• [Work request]
Leave every picture out. Set down all the lines below exactly.

• [Recorded data]
►
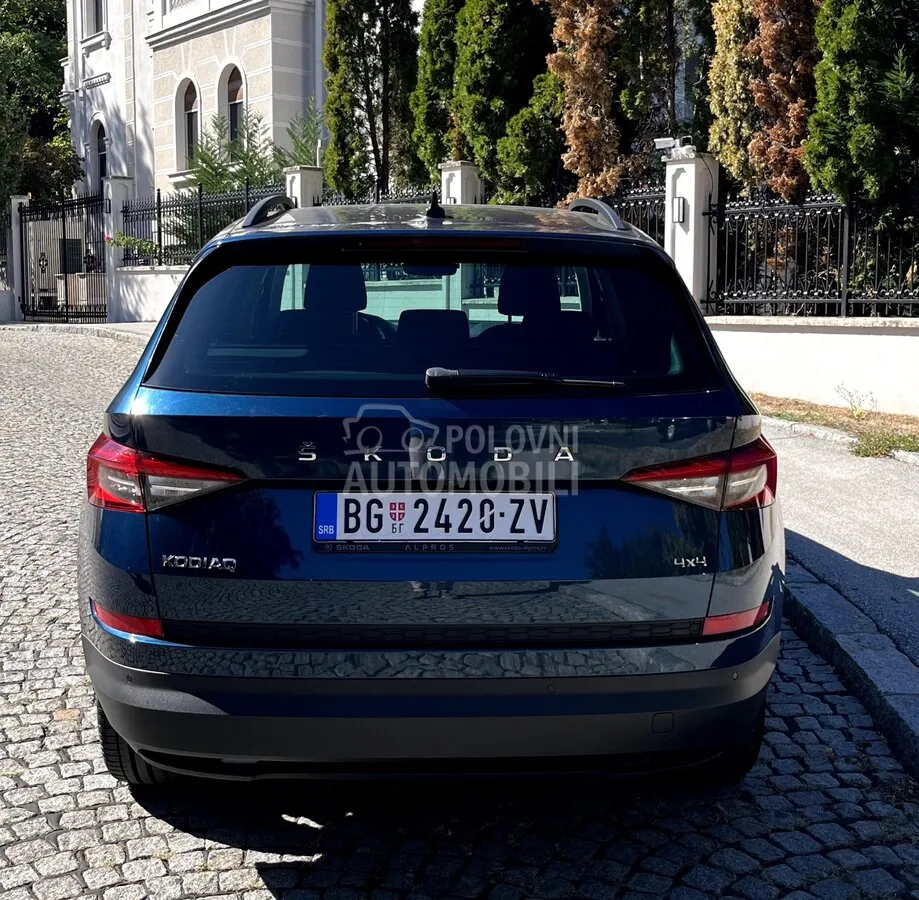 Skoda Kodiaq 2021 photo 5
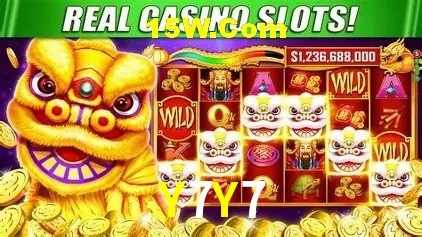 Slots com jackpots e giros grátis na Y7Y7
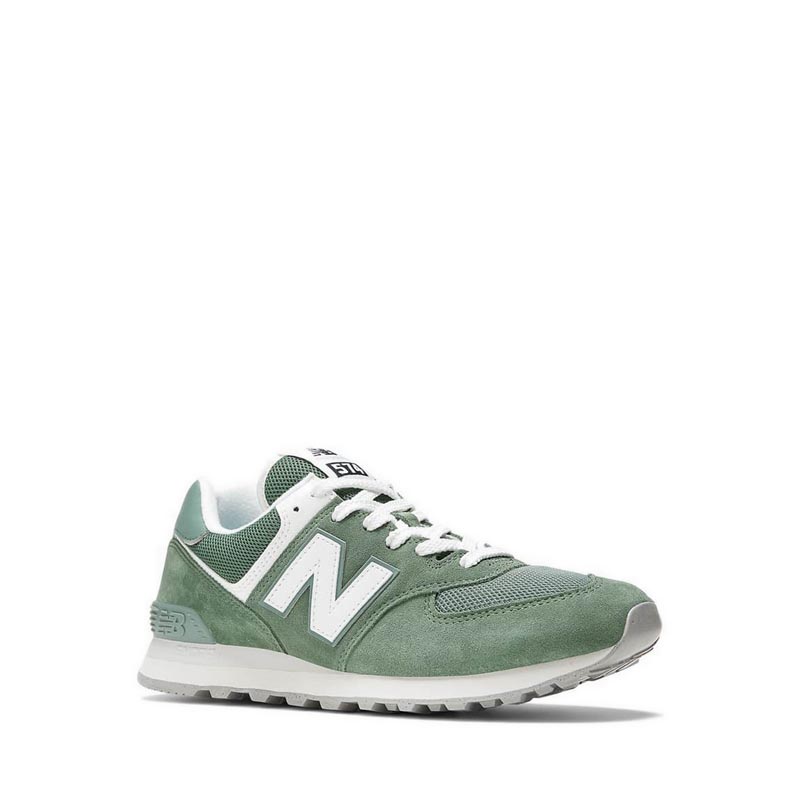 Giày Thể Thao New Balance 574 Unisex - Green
◄
• [Exercise solution]
 Skoda Kodiaq 2021 photo 5
 Slots com jackpots e giros grátis na Y7Y7
 Giày Thể Thao New Balance 574 Unisex - Green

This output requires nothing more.